PROVIDED TEXT:
So I think that's right, and I think people are realizing that. You don't want to fall into war. What's the goal? What's the mission? And the mission is to get Hamas leadership, does it have to be an indiscriminate air campaign or even land campaign? And I do think military leaders in Israel are also recognizing like, yeah, Gaza is four miles wide. The people can hide, in very dense populations, couple hundred miles of tunnels. This is not going to be easy. Israel can cause pain easily, but the idea that this is obvious and obviously at no cost to Israel is just ridiculous and shameful for US leaders to say so. I mean critics of Biden to say so.

Stewart: So, at the risk of trying to do the most difficult segue in ever, I want to talk about why we originally connected, which is climate and insurance. And you wrote a wonderful article in The Atlantic talking about some very important issues. And I have some things to just discuss there as well. And I'm mindful of the time that we've got together and so forth, but how is the increasing frequency and severity of climate-related disasters, wildfires, mudslides, et cetera, affecting the decision making process of insurance companies regarding coverage and premiums in the high risk areas that you pointed out, in the Sierra Foothills as an example? Can you talk a little bit about that?

Excerpts of spatial question data
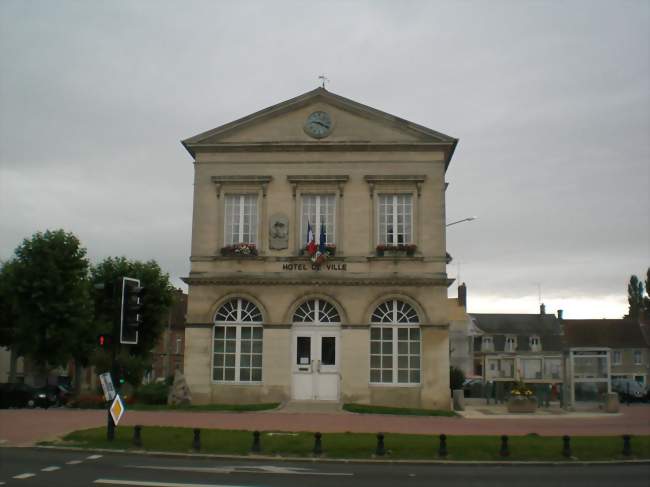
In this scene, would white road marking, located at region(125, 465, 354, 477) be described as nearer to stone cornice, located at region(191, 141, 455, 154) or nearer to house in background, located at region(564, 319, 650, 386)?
stone cornice, located at region(191, 141, 455, 154)

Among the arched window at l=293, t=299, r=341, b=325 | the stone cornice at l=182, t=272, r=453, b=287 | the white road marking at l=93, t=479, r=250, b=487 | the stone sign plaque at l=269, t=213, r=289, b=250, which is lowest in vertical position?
the white road marking at l=93, t=479, r=250, b=487

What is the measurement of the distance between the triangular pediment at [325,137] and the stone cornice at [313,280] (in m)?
5.20

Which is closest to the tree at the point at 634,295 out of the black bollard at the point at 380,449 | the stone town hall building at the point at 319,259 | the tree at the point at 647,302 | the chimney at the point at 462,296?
the tree at the point at 647,302

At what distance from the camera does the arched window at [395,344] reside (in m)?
28.9

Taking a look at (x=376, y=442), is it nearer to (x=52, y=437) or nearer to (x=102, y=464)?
(x=102, y=464)

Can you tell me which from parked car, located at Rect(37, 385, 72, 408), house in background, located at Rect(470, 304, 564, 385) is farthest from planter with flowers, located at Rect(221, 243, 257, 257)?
house in background, located at Rect(470, 304, 564, 385)

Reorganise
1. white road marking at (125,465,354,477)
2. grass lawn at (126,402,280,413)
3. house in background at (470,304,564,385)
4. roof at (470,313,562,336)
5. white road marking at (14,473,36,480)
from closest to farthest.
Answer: white road marking at (14,473,36,480), white road marking at (125,465,354,477), grass lawn at (126,402,280,413), house in background at (470,304,564,385), roof at (470,313,562,336)

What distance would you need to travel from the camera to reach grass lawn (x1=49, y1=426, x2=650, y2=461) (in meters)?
15.8

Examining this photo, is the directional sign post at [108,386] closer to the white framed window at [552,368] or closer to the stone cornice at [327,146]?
the stone cornice at [327,146]

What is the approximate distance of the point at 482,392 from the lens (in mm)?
42250

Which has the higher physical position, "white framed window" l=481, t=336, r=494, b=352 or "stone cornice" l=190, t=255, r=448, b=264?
"stone cornice" l=190, t=255, r=448, b=264

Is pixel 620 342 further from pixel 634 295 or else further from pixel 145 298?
pixel 145 298

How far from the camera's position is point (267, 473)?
1382 centimetres

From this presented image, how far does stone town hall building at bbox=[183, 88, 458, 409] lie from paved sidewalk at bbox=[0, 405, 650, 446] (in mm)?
3065
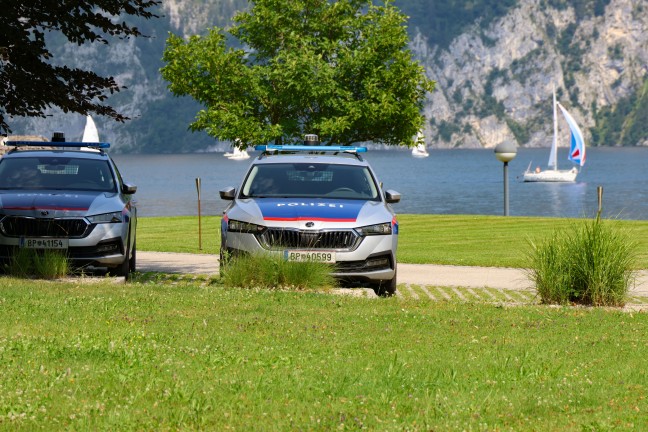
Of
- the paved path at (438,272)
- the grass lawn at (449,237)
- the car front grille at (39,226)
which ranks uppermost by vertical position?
the car front grille at (39,226)

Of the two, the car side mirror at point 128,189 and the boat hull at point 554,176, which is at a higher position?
the car side mirror at point 128,189

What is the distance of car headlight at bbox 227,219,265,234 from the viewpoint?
1355 centimetres

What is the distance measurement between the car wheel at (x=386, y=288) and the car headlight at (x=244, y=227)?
5.69ft

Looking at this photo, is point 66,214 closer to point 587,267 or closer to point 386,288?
point 386,288

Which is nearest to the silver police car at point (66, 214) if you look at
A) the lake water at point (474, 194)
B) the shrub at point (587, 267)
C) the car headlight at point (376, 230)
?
the car headlight at point (376, 230)

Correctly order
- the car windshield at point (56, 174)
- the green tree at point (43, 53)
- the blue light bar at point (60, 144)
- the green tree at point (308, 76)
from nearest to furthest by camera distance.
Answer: the green tree at point (43, 53)
the car windshield at point (56, 174)
the blue light bar at point (60, 144)
the green tree at point (308, 76)

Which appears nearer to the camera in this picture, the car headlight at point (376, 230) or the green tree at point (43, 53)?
the car headlight at point (376, 230)

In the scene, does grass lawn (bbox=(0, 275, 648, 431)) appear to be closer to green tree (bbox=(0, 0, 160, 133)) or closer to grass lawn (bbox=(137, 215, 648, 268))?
green tree (bbox=(0, 0, 160, 133))

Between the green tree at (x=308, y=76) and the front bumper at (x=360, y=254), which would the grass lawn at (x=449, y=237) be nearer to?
the green tree at (x=308, y=76)

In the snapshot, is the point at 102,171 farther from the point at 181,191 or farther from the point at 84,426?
the point at 181,191

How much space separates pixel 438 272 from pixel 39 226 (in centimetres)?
743

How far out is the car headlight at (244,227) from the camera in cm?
1355

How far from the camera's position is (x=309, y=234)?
528 inches

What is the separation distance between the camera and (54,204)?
14.5 m
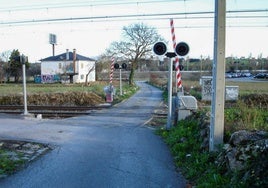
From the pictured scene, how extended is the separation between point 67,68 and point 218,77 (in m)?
74.0

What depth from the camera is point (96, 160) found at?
329 inches

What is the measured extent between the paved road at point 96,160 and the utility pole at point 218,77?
115 cm

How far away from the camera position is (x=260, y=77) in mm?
87375

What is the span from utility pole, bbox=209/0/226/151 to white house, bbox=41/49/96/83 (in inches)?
2770

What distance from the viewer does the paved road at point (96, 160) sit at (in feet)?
21.8

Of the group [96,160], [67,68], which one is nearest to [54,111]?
[96,160]

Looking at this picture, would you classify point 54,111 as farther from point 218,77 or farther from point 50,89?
point 50,89

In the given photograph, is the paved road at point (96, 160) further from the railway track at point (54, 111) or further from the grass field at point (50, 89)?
the grass field at point (50, 89)

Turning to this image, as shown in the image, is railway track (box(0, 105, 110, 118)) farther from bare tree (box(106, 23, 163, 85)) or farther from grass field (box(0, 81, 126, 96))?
bare tree (box(106, 23, 163, 85))

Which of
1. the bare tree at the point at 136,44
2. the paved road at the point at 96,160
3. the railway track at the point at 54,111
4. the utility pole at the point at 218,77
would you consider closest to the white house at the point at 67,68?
the bare tree at the point at 136,44

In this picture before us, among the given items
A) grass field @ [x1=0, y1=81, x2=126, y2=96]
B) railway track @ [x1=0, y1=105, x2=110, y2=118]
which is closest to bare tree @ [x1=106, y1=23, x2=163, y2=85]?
grass field @ [x1=0, y1=81, x2=126, y2=96]

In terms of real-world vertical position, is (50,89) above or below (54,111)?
above

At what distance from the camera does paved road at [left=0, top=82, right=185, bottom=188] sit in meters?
6.63

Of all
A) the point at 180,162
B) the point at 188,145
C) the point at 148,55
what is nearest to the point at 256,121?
the point at 188,145
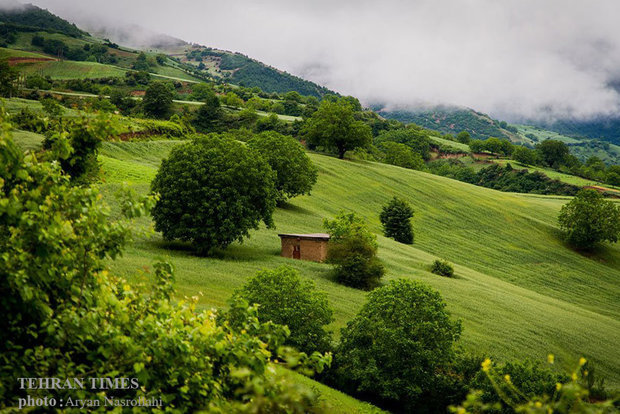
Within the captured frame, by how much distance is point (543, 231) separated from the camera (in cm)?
8075

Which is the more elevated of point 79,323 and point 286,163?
point 286,163

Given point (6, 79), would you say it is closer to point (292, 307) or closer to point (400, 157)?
point (292, 307)

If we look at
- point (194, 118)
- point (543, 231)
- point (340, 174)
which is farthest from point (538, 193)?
point (194, 118)

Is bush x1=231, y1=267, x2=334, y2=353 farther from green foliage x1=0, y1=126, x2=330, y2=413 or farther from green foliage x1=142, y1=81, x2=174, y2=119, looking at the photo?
green foliage x1=142, y1=81, x2=174, y2=119

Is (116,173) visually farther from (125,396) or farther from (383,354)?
(125,396)

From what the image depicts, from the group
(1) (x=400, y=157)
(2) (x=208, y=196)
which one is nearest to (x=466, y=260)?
(2) (x=208, y=196)

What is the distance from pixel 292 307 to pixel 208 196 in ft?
56.4

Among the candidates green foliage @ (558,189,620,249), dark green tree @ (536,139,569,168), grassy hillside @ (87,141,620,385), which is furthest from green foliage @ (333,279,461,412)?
dark green tree @ (536,139,569,168)

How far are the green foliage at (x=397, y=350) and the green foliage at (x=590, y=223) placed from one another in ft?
202

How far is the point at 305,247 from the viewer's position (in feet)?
147

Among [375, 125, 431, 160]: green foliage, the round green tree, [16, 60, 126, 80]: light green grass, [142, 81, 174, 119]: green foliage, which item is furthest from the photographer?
[375, 125, 431, 160]: green foliage

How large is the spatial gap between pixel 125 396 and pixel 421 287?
2156 cm

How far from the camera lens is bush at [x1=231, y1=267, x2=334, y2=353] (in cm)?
2420

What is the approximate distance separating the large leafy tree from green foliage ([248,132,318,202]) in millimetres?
32943
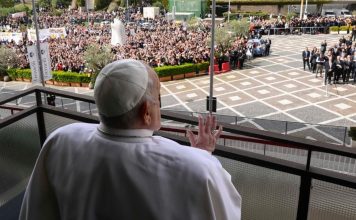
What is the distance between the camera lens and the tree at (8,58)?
83.7 ft

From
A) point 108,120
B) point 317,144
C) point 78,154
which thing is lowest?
point 317,144

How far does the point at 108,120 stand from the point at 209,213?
0.49m

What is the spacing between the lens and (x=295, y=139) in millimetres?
2303

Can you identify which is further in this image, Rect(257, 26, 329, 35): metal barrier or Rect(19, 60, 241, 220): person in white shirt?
Rect(257, 26, 329, 35): metal barrier

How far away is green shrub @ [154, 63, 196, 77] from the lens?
22.8 meters

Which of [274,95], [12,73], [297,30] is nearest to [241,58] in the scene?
[274,95]

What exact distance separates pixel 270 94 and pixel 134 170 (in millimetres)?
18341

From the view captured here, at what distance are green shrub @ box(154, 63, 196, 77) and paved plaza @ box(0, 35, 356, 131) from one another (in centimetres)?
64

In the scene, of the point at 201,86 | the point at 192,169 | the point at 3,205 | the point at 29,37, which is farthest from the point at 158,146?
the point at 29,37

TO DO: Retype the interview excerpt between "So I think that's" and "Biden to say so.", inclusive. These lines are separate material that has nothing to do with the interview excerpt.

ANSWER TO THE TASK:
So I think that's right, and I think people are realizing that. You don't want to fall into war. What's the goal? What's the mission? And the mission is to get Hamas leadership, does it have to be an indiscriminate air campaign or even land campaign? And I do think military leaders in Israel are also recognizing like, yeah, Gaza is four miles wide. The people can hide, in very dense populations, couple hundred miles of tunnels. This is not going to be easy. Israel can cause pain easily, but the idea that this is obvious and obviously at no cost to Israel is just ridiculous and shameful for US leaders to say so. I mean critics of Biden to say so.